Afghanistan visa issue shows what Australia really is

Jul 15, 2021

The current debate about visas for Afghans poses questions about the sort of people we are.

Australia has historically veered between kindness to strangers and insularity tinged with meanness of spirit.

This is the country which, until half a century ago, confined immigration almost wholly to whites; which has a pathological fear of the arrival of boats crowded with refugees; which declined in 1975 to evacuate local employees from its Phnom Penh and Saigon embassies; and which with Covid19 has been more obsessive than any nation about control of its borders-even those within Australia itself.

It is also the country which opened up to displaced persons after World War 2; which was one of four countries which took the bulk of refugees from Vietnam in the years after 1975; which after the Tiananmen Square massacre in 1989 allowed 42,000 Chinese to remain in Australia; and which gave Indonesia $1 billion when a tsunami bludgeoned it in 2004.

The government is taking flak for its rigidity in approaching the Afghan visa issue. To be fair, current circumstances in Afghanistan are not, as alleged by some, on all fours with the collapse of South Vietnam in 1975. Over recent years, we have taken a number of our former Afghan employees and other Afghans threatened by the Taliban. And, according to our Foreign Minister, we have taken 230 former employees in the past month. And it is not yet a given that all or most of Afghanistan will fall to the Taliban.

But it soon might be. An aspect of the Vietnam analogy which is truly worrying is that when the North Vietnamese Army (NVA) began its offensive in the Central Highlands of South Vietnam on 10 March 1975 , few understood the degree to which panic is infectious or anticipated the speed with which South Vietnamese morale would collapse. The NVA captured Saigon on 30 April.

An aspect of ministerial and official comments on the Afghan visa issue is the propensity to take refuge in the bureaucratic niceties of immigration. These include whether an employee identified with Australia worked directly for us or for a subcontractor, and the importance of “strict” health and character checks.

As John Howard suggested last week, it is not the time for legalisms. There are going to be people otherwise eligible for entry who may be sick. We can treat them.  On “character “, war zones produce a motley crew. Give them the benefit of the doubt. And police checks in Afghanistan? Well really! .

Some of the best examples of statecraft are decisions made by leaders comfortable in their skins who are prepared to go beyond conventional policy responses or bureaucratic diktat. Hawke showed this capacity with Tiananmen Square. So did Howard after the tsunami.

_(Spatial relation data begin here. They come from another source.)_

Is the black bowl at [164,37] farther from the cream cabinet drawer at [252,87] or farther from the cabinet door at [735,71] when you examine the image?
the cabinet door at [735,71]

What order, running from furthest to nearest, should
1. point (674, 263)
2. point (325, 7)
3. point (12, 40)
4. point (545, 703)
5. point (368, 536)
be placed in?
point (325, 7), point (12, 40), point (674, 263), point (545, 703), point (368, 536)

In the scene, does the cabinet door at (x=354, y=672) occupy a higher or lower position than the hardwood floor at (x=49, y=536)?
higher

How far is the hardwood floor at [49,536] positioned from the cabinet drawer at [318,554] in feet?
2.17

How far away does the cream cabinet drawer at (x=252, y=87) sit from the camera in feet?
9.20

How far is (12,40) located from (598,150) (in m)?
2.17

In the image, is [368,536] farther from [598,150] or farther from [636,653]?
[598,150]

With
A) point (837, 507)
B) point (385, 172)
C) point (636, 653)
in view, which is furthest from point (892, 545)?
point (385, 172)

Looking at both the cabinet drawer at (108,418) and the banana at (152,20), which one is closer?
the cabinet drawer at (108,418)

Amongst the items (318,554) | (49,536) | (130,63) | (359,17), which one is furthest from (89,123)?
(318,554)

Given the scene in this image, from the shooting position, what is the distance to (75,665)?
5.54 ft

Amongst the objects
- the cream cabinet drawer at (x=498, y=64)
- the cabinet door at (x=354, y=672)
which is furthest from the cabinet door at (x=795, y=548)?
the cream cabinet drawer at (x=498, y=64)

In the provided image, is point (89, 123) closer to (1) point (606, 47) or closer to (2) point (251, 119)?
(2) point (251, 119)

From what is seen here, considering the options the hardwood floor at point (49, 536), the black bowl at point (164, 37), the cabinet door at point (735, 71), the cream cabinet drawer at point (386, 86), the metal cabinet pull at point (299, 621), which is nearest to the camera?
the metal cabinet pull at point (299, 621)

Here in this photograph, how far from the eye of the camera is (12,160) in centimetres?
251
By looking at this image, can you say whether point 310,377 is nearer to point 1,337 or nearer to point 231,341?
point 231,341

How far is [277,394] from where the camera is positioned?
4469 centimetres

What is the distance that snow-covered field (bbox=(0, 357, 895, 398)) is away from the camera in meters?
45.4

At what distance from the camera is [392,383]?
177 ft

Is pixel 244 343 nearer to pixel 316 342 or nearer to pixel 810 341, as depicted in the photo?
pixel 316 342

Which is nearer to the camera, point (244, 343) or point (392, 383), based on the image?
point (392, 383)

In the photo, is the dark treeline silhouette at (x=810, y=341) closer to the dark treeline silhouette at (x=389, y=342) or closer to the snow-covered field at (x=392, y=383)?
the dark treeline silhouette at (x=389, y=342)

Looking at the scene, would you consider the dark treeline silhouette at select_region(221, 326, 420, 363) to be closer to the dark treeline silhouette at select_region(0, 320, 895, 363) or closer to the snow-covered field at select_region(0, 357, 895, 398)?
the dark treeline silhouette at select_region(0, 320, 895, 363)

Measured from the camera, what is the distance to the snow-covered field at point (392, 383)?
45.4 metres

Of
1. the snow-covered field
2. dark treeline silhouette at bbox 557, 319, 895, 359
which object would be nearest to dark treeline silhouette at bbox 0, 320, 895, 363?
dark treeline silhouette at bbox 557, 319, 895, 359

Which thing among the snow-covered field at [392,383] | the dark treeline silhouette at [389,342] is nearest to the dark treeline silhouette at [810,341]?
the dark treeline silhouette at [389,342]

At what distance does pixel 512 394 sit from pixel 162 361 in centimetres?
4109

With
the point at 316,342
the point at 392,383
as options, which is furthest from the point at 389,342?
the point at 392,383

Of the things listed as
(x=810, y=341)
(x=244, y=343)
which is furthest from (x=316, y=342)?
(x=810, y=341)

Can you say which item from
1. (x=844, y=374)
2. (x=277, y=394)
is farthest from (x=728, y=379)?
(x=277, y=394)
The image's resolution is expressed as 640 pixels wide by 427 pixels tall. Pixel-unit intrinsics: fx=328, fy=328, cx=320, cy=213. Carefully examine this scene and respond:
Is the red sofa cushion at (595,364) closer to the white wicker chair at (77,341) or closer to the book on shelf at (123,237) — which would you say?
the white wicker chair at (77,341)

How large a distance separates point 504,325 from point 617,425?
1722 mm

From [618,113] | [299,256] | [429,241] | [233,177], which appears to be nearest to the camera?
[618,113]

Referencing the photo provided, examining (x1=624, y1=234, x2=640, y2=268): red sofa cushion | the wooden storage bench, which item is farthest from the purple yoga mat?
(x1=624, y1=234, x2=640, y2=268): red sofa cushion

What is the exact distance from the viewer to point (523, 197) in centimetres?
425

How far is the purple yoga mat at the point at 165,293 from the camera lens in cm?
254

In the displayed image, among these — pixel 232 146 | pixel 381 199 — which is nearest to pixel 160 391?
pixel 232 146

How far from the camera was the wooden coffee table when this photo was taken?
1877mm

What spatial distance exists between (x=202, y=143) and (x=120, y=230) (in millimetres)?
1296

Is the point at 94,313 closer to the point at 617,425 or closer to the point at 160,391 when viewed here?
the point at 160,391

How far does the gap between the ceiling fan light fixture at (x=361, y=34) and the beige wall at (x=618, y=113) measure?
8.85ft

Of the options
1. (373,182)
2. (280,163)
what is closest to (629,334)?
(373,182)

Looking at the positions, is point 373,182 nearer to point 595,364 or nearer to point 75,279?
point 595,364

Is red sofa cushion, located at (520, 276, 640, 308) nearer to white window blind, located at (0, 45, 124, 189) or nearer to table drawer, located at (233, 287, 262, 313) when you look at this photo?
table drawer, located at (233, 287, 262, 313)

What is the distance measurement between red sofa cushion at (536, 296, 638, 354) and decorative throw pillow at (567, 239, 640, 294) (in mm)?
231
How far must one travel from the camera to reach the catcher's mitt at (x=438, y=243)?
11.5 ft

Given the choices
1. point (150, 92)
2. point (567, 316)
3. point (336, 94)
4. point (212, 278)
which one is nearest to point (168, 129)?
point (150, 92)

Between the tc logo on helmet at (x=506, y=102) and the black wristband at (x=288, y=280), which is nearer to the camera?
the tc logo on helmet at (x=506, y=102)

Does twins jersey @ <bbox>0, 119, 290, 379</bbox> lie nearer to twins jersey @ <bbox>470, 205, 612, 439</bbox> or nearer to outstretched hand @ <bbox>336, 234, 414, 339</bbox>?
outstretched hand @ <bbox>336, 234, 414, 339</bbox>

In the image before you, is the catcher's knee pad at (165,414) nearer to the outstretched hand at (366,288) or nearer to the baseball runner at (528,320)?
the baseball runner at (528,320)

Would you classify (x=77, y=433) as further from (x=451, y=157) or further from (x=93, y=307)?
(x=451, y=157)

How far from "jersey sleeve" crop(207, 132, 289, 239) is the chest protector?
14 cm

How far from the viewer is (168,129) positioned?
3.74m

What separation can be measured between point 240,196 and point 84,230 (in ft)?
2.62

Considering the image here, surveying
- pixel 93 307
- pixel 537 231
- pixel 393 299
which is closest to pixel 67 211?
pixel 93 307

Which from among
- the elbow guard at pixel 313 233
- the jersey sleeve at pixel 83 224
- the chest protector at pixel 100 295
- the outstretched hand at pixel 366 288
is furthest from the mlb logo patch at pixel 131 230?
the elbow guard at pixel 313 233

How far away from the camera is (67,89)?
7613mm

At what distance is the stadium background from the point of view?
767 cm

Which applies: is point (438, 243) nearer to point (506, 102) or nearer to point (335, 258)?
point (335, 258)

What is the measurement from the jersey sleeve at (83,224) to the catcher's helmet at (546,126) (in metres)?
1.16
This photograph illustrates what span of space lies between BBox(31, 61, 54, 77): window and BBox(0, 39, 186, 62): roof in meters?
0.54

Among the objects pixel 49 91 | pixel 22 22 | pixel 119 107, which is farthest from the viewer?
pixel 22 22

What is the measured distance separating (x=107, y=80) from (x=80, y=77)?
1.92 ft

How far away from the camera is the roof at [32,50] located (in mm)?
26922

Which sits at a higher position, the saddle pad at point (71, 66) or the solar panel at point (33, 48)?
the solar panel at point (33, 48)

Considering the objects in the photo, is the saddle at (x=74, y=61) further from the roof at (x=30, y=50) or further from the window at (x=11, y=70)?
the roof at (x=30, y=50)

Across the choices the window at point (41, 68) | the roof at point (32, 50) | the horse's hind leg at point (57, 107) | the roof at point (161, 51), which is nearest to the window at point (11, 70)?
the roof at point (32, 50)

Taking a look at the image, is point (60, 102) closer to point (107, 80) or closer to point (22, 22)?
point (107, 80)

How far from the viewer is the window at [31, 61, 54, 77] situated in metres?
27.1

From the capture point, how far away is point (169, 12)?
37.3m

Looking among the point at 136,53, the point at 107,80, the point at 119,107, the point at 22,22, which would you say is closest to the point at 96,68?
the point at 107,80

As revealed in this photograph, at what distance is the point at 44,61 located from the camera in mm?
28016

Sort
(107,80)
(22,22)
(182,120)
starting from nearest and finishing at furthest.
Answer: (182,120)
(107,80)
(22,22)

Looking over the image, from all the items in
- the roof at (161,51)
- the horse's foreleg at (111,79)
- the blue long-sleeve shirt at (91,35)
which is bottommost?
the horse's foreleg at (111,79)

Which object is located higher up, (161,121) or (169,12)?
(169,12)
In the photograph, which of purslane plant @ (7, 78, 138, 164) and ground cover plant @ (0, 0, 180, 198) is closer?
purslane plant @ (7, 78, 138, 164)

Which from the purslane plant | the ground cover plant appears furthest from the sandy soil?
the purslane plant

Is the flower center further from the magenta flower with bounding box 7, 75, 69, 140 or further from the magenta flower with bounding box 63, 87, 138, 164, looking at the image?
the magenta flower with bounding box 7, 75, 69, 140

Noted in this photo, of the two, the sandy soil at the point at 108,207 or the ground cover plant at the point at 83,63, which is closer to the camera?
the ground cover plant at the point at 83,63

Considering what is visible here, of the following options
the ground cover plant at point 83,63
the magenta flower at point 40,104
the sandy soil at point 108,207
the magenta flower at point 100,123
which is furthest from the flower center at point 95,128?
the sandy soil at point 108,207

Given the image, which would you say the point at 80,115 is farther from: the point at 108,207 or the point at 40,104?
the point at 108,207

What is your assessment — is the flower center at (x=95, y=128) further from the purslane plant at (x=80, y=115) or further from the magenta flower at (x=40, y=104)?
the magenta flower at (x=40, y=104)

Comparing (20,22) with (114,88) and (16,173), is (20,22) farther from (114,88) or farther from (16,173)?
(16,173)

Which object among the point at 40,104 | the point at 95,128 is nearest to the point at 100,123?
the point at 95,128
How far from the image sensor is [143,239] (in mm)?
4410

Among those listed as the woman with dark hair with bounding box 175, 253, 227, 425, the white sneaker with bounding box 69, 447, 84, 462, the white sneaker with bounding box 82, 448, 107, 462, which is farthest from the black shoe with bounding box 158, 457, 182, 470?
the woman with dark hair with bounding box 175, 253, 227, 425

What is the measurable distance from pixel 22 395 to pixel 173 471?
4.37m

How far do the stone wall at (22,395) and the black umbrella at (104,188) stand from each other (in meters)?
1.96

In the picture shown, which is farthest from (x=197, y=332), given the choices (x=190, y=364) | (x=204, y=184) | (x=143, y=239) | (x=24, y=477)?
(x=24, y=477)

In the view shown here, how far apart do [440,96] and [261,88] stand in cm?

Moreover when a Prime Minister puts political weight behind an issue, things can get done very quickly. In 1999, Howard decided to accord temporary refuge to groups of thousands of both East Timorese and Kosovars .The decisions were implemented in two or three weeks.

There are also broader issues involved here. The Americans went into Afghanistan -with Australia and NATO behind them – for a plethora of reasons emerging from 9/11.

Part of these were about American and western security and the need for a visible signal that America was not to be challenged –above all on its own turf.

Another argument was about values. Putting aside the usual hype about “freedom” which accompanies western military ventures, the Americans and the rest of us were genuine in advocating the merits of our ideals and our systems.

These perspectives took on added salience not only with developments in the Middle east and West Asia, but against a background of authoritarianism in Russia, a shift to the right in parts of Europe, and an increasingly aggressive China.

If indeed the outcome in Afghanistan is as bad as the runes suggest, the adverse consequences for the reputation of the United States, NATO and the West will be severe. The photos of an abandoned Bagram airbase already say a lot. If Taliban flags again fly over Kabul, they will testify to another lost American war.

Respect for America will thus be vulnerable to the sort of erosion which occurred for the decade after Vietnam, and which suffered body blows during the reign of Trump. Western authority as a whole will diminish with it.

These are much larger issues than the question of whether Australia should be big hearted towards our Afghan friends or should hide behind the arcane ramparts of the Department of Home Affairs.

But this choice is far from irrelevant to bigger things. We are a part of alliances and other international and regional groupings claiming a set of valueswhich further the principles of liberalism.

Against a backdrop of an Afghanistan in which the west is seen to have failed, we must practice the values that we preach if we are to retain an element of credibility.  It is time to be generous again-and quickly.